You would think an "age-based" account would spare you such anxiety. Designed to jump-start your college kitty in the early years and preserve it later on, the portfolios have you invest largely or entirely in stocks when your child is young and, theoretically, move to risk-averse investments, such as money-market funds and certificates of deposit, as your student approaches college age.

KIP TIP

Chart Your Own Course

Want to steer your college fund through the high seas yourself? With a coverdell Education Savings Account, you can manage your own investments. You set up the account at a sponsoring institution, such as a bank or mutual fund. As with 529 plans, the money grows tax-free, but with the Coverdell, you can withdraw money tax-free for elementary and secondary-school expenses as well as college costs.

To get in on this deal, your adjusted gross income must be $110,000 or less ($220,000 or less for married couples filing jointly). You can contribute up to $2,000 a year. You won't get a state tax deduction for the contribution, but you can roll the amount over to a 529 plan later without tax or penalty and grab the deduction then, getting the best of both worlds. The switchover works only in one direction. If you move the 529 account into a Coverdell, you pay tax and a penalty. Be aware that the Coverdell will revert to less-generous terms in January 2011 unless Congress extends the current provisions.

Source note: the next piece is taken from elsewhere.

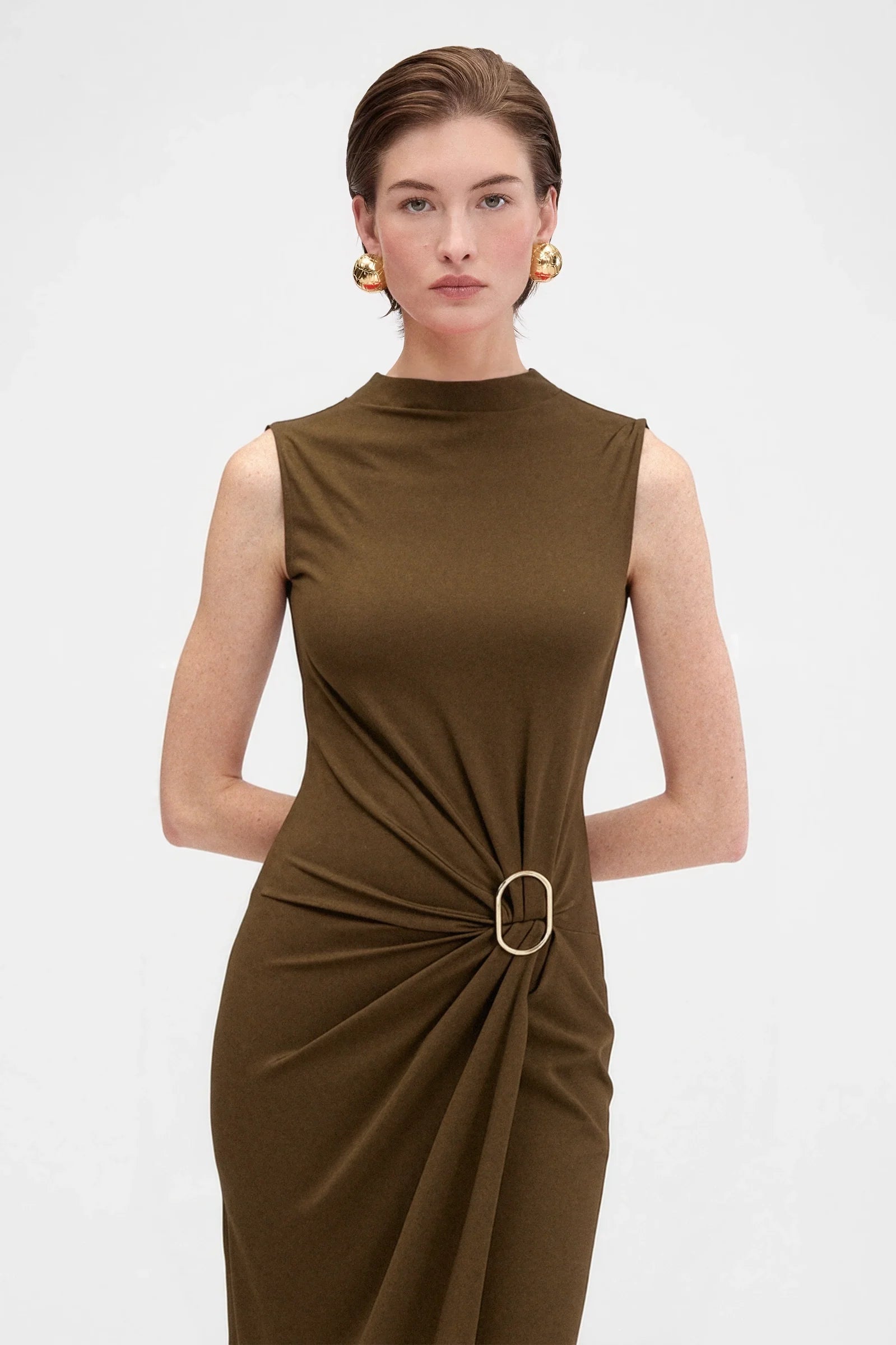 Close-up of sculptural ring gathering detail on elegant brown evening dress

In fact, age-based portfolios now come in enough shades to fill a crayon box. Some grow ultra-conservative as students finish high school, and others allocate 30% or more of their assets to stocks even for students already in college. "States that have those larger allocations to equities were probably responding to investors who wanted to take advantage of stock-market gains even with an older child," says Douglas Chittenden, of TIAA-CREF, which manages eight state savings programs and a comparable program for private schools. "Last year clearly demonstrated the dangers of that approach."

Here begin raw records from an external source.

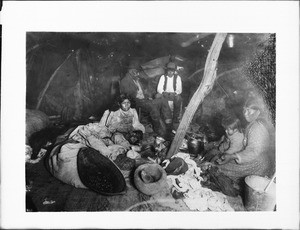 Interior of Paiute Indian house showing family, Yosemite Valley, ca.1900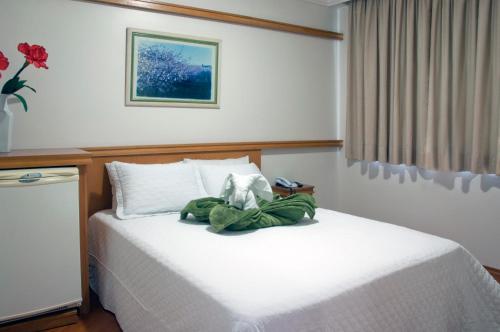 Cama ou camas em um quarto em Grande Hotel Guarapuava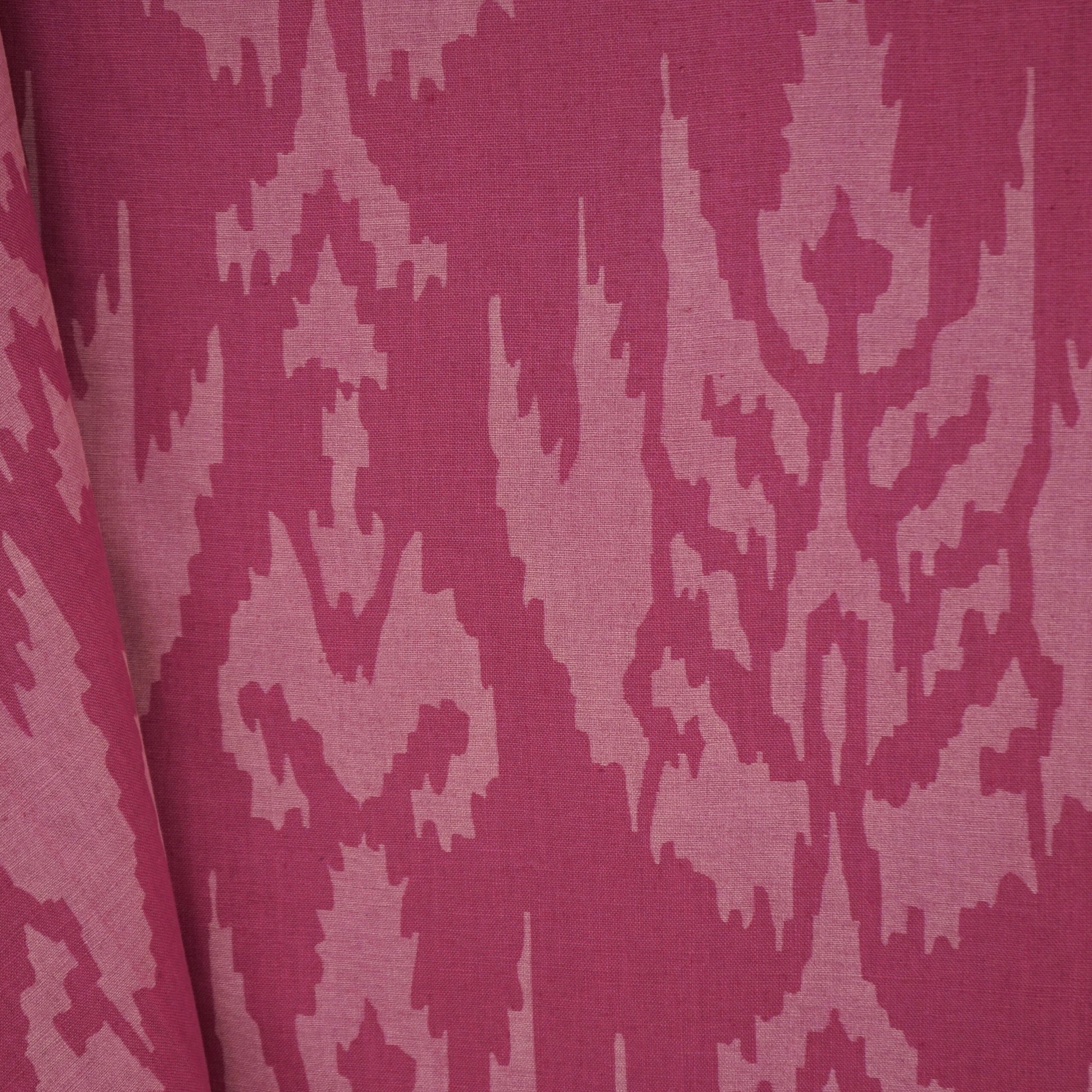 Magenta jacquard fabric with light pink damask/ikat motif and a folded edge.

You can't manage your investments in a 529, but you can pick the portfolio that best suits your goals. Normally, you can change the portfolio once in a calendar year. This year, Uncle Sam took pity on families who were having third thoughts and loosened the rule to allow two portfolio changes in 2009. You always have the option of changing plans once every 12 months by rolling the money into another state's 529 account, and you can switch beneficiaries -- say, from one sibling to another.

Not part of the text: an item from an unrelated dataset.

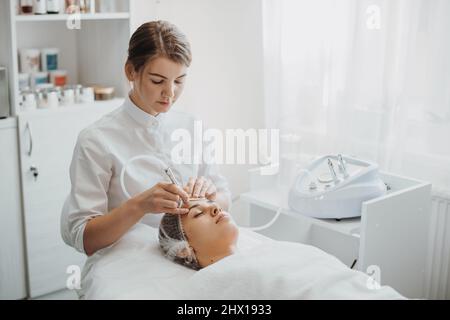 Cosmetologist making the Microdermabrasion procedure of the patient's face in spa salon. Medical treatment. Dermatology, cosmetology. Rejuvenation Stock Photo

If your 529 savings crashed at the critical moment, one obvious strategy is to rid your portfolio of stocks and other ailing investments and substitute guaranteed-principal alternatives, such as CDs. Painful as it may be to lock in your losses, "if you feel sick about what you've lost so far, you'll feel a lot sicker if you lose another 15% to 20%, " says Deborah Fox, a college financial planner based in San Diego.

Most 529 plans offer at least one principal-preserving option, and states including Arizona, Utah and Wisconsin have recently added more. Investors are flocking to them, says Chittenden: "Typically, in October we have several hundred people who rebalance into our guaranteed option. In October of last year, we had several thousand people do so. Many of them were people with older beneficiaries. It was the logical thing to do."